By who, me?  I was hoping we could somehow keep the implementation
contained within md.  I don't think I actually looked at it to any
significant extent!

Was hoping that viro would pipe up.

> This patch takes a different approach and allows a module to
> disconnect the wait_queue_head_t that was passed to poll_wait()
> from all the clients which are waiting on it.  Thus after calling
>  proc_remove_entry("mdstat", NULL);
> we simply call
>  wait_queue_purge(&md_event_waiters);
> 
> and then know that it is safe to remove the module.
> 
> rcu infrastructure is used to avoid races.
> poll_freewait() checks if the purge has happened under rcu_read_lock()
> to ensure that it never touches any freed memory.  wait_queue_purge()
> uses synchronize_rcu() to ensure no poll_freewait() could still be
> looking at the wait_queue_head_t.
> 
> ...
>
> +/**
> + * wait_queue_purge - remove all waiter from a wait_queue
> + * @q: The queue to be purged
> + *
> + * Unlink all pending waiters from the queue.
> + * This can be used prior to freeing a queue providing all waiters are
> + * prepared for queue purging.
> + * Waiters must call remove_wait_queue_puregeable() rather than
> + * remove_wait_queue().
> + *
> + */
> +void wait_queue_purge(wait_queue_head_t *q)
> +{
> +	spin_lock(&q->lock);
> +	while (!list_empty(&q->task_list))
> +		list_del_init(q->task_list.next);
> +	spin_unlock(&q->lock);
> +	synchronize_rcu();
> +}
> +EXPORT_SYMBOL(wait_queue_purge);

I don't get this.  If a task is waiting on that wait_queue_head_t, how
does it get woken?

> +/**
> + * remove_wait_queue_puregeable - remove_wait_queue if wait_queue_purge might be used.
> + * @q: the queue, which may already be purged, to remove from
> + * @wait: the waiter to remove
> + *
> + * Remove a waiter from a queue if it hasn't already been purged.
> + * If the queue has already been purged then task_list will be empty.
> + * If it isn't then it is still safe to lock the queue and remove
> + * the task.
> + */
> +void remove_wait_queue_purgeable(wait_queue_head_t *q, wait_queue_t *wait)
> +{
> +	unsigned long flags;
> +
> +	rcu_read_lock();
> +	if (!list_empty(&wait->task_list)) {
> +		spin_lock_irqsave(&q->lock, flags);

Mixture of spin_lock_irqsave() here and spin_lock() in
wait_queue_purge() looks odd.

> +		list_del_init(&wait->task_list);
> +		spin_unlock_irqrestore(&q->lock, flags);
> +	}
> +	rcu_read_unlock();
> +}
> +EXPORT_SYMBOL(remove_wait_queue_purgeable);

Re: [PATCH] poll/wait/md: allow module to safely support 'poll' on /proc files

[NeilBrown]

[-- Attachment #1: Type: text/plain, Size: 4373 bytes --]

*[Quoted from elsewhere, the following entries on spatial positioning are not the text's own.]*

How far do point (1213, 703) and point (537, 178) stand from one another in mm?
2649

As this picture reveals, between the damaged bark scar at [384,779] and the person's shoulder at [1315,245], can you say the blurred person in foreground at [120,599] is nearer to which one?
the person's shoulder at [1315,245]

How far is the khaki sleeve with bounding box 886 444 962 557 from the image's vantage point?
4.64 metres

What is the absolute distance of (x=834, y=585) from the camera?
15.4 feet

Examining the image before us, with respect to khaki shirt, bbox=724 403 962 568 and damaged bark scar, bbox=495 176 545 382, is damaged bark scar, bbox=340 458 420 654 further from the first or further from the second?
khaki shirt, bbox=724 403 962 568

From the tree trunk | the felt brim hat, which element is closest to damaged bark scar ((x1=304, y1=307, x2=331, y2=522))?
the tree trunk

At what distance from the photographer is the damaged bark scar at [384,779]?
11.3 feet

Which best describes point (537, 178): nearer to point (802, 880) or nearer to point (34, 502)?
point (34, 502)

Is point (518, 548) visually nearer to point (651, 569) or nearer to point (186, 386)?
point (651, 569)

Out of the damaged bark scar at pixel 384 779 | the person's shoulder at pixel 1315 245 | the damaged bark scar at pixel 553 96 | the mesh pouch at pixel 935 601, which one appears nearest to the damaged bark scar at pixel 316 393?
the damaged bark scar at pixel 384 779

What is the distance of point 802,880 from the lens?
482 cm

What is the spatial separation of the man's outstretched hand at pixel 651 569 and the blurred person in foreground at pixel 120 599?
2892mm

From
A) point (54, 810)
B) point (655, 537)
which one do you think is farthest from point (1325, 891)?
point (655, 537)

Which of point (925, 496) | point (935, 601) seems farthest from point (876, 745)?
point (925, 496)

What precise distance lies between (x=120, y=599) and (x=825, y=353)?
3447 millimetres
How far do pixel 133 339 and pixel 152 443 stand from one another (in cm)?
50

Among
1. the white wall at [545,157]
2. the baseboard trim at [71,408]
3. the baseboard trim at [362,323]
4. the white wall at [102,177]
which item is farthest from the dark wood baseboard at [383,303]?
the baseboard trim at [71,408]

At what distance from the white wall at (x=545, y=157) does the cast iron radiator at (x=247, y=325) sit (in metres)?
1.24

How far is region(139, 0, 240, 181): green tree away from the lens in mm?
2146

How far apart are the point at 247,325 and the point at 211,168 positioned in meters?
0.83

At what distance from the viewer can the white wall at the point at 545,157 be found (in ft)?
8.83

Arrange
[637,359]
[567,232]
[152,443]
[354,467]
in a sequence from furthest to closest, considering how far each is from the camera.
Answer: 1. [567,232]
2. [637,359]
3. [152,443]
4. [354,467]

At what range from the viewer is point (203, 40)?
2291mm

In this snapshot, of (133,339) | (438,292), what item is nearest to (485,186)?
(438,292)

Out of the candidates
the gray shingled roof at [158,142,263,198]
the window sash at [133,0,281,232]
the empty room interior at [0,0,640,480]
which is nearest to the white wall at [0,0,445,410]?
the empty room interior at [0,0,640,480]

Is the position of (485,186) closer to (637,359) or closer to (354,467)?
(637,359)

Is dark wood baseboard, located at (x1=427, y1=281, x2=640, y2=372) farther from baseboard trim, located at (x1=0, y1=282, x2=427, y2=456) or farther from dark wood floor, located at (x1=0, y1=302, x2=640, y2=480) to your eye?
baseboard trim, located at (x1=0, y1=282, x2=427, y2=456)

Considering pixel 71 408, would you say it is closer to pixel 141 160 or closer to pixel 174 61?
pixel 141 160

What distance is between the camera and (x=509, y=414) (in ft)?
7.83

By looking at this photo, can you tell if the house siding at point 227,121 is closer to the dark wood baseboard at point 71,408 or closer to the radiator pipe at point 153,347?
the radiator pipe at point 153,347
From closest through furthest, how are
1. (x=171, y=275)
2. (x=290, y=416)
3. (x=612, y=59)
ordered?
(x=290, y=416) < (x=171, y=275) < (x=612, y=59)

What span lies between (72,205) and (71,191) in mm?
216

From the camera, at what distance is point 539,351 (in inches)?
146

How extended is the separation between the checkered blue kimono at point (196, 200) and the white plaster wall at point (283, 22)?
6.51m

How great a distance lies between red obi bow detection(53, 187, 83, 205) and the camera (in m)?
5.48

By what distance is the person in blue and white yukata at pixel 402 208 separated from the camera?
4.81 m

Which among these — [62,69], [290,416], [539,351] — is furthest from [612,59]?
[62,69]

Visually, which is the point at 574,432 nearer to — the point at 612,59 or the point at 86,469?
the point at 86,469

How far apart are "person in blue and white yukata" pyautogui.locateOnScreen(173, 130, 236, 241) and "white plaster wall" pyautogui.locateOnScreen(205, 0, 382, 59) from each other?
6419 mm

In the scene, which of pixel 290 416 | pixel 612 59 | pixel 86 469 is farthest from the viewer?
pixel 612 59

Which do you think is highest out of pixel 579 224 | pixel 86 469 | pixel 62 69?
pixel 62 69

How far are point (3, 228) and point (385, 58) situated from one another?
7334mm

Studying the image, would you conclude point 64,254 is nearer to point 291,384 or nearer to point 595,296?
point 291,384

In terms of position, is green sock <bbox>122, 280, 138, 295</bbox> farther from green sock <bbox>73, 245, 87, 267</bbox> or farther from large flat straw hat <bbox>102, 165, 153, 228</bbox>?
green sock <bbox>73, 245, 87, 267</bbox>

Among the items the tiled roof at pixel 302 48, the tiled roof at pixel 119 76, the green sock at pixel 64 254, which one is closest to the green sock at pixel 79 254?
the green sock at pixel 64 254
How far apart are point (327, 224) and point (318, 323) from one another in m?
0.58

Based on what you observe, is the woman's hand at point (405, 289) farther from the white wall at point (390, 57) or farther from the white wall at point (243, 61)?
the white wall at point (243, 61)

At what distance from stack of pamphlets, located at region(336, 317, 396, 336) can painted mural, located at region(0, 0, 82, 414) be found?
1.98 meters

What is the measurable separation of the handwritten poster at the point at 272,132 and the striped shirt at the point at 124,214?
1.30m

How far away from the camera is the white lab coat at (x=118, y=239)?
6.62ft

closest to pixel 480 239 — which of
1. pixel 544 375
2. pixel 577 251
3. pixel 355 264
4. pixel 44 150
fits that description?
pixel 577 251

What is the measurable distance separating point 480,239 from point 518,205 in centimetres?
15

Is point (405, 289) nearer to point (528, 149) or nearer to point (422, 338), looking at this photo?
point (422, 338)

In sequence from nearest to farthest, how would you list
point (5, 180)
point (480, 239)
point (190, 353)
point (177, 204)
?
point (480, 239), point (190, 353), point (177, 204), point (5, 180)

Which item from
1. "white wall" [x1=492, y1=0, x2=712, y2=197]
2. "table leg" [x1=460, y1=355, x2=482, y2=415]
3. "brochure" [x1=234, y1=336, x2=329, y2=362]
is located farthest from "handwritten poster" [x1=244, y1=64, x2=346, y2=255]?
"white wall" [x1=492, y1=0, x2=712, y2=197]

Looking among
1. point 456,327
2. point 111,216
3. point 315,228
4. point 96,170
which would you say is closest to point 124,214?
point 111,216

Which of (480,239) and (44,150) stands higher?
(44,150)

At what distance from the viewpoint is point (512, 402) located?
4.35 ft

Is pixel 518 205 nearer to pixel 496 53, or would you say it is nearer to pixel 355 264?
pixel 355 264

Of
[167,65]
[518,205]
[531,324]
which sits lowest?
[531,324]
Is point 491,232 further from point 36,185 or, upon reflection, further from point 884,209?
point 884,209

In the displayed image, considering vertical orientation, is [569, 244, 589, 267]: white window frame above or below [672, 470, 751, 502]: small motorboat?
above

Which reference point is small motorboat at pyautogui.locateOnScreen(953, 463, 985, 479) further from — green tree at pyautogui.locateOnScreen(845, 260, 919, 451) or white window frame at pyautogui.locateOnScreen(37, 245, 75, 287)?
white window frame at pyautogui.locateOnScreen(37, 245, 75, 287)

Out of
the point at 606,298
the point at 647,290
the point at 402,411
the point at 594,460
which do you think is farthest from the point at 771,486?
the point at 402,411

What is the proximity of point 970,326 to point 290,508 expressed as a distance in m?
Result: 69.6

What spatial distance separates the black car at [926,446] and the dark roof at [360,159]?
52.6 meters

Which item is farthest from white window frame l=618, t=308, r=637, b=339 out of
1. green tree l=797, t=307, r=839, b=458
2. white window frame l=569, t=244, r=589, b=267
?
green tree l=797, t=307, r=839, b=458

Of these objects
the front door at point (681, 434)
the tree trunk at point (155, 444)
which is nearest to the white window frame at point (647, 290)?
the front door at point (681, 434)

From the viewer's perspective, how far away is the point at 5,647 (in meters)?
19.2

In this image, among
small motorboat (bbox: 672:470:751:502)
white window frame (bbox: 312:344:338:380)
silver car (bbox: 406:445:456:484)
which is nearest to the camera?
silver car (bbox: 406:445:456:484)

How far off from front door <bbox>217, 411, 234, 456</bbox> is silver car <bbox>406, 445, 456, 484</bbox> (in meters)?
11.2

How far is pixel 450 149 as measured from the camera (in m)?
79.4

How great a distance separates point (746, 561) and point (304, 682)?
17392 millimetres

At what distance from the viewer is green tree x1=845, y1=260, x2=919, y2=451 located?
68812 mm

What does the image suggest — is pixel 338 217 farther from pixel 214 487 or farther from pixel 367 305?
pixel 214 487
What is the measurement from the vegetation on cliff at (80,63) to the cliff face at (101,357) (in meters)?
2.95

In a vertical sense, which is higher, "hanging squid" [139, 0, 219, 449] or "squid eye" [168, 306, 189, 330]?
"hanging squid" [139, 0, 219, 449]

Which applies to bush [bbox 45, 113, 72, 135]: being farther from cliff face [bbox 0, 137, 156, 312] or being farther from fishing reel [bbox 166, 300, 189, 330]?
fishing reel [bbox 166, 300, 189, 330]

On Tue, 11 Mar 2014 20:03:31 -0700 Andrew Morton <akpm@linux-foundation.org>
wrote:

> On Wed, 12 Mar 2014 13:36:38 +1100 NeilBrown <neilb@suse.de> wrote:
> 
> > 
> > The md driver currently supports 'poll' on /proc/mdstat.
> > This is unsafe as if the md-mod module is removed while a 'poll'
> > or 'select' is outstanding on /proc/mdstat, an oops occurs
> > when the syscall completes.
> > poll_freewait() will call remove_wait_queue() on a wait_queue_head_t
> > which was local to the module which no-longer exists.
> > 
> > This problem is particular to /proc.  Most filesystems do not
> > allow the module to be unloaded while any files are open on it.
> > /proc only blocks module unloading while a file_operations
> > call is currently active into the module, not while the file is open.
> > kernfs has this property too but kernfs allocates a wait_queue_head_t
> > in its internal data structures so the module doesn't need to provide
> > one.
> > (A previous patch to add a similar allocation to procfs was not
> > accepted).
> 
> By who, me?  I was hoping we could somehow keep the implementation
> contained within md.  I don't think I actually looked at it to any
> significant extent!
> 
> Was hoping that viro would pipe up.

Was not accepted by anybody.  Everybody is guilty :-)
You were at least nice enough to comment (thanks).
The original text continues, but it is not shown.